What options have you come up with so far?

Up to now we increased the backup interval.

Post by Christopher Barry
What do you think you'll end up doing to solve this problem?

I am unsure. At the moment I see theses solutions:

- Wrapping the filesystem with an overlay-filesystem which logs all changed files. Use this as include-list for
rsnapshot

- Moving the data to a storage and mount it with a tool like s3fs.

- Use a filesystem which can output all changed files.

Regards,
Thomas Güttler

--
Thomas Guettler http://www.thomas-guettler.de/

------------------------------------------------------------------------------

Oliver Peter

2016-08-02 19:47:33 UTC

Post by Christopher Barry
...
What do you think you'll end up doing to solve this problem?
- Wrapping the filesystem with an overlay-filesystem which logs all changed files.
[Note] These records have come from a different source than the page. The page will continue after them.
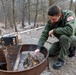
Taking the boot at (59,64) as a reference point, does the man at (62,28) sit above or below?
above

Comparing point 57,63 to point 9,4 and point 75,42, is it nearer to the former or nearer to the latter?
point 75,42

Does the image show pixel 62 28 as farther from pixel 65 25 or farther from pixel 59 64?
pixel 59 64

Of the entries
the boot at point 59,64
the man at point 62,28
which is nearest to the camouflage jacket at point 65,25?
the man at point 62,28

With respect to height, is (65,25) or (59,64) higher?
(65,25)

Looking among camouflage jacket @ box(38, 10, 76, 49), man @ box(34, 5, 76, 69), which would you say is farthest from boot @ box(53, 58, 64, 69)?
camouflage jacket @ box(38, 10, 76, 49)

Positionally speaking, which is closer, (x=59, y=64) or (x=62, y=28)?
(x=62, y=28)

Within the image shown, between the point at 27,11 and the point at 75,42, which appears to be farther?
the point at 27,11

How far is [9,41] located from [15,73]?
1461mm

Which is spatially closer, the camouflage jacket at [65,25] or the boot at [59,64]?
the camouflage jacket at [65,25]

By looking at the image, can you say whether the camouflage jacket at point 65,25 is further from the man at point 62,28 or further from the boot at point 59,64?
the boot at point 59,64

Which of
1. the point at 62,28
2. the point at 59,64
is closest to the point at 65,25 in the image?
the point at 62,28

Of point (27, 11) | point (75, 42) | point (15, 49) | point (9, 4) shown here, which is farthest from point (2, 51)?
point (27, 11)

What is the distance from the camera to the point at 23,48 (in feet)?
8.38

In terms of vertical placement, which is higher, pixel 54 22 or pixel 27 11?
pixel 54 22
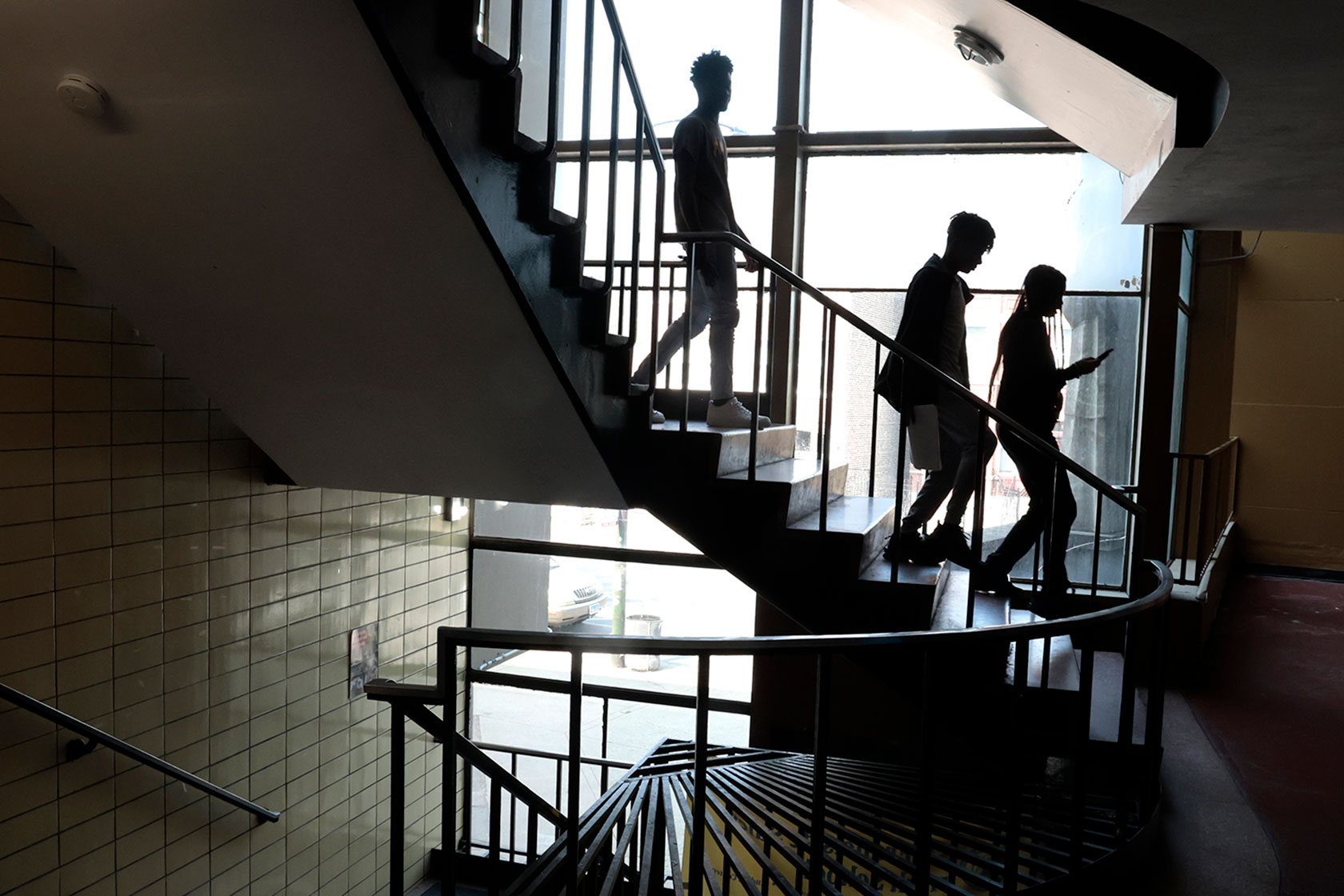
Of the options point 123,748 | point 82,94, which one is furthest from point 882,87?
point 123,748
Use this as include-list for
rsnapshot

Or use ZFS, do filesystem based snapshots and transfer the incrementel
changes to a remote site (zfs send | zfs receive).

Post by Christopher Barry
- Moving the data to a storage and mount it with a tool like s3fs.

Or use ZFS and enjoy other benefits like transparent compression and
checksumming.

Post by Christopher Barry
- Use a filesystem which can output all changed files.

Or use ZFS and...

I might sound like a sales drone and/or a one trick pony but all of the
stuff you said sound over engineered and bury much potential to fail
sooner or later.
ZFS is the most pragmatic and easy to go solution I can think of.

--
Oliver PETER ***@gfuzz.de 0x456D688F

------------------------------------------------------------------------------

Thomas Güttler

2016-08-03 07:49:50 UTC

Or use ZFS, do filesystem based snapshots and transfer the incrementel
changes to a remote site (zfs send | zfs receive).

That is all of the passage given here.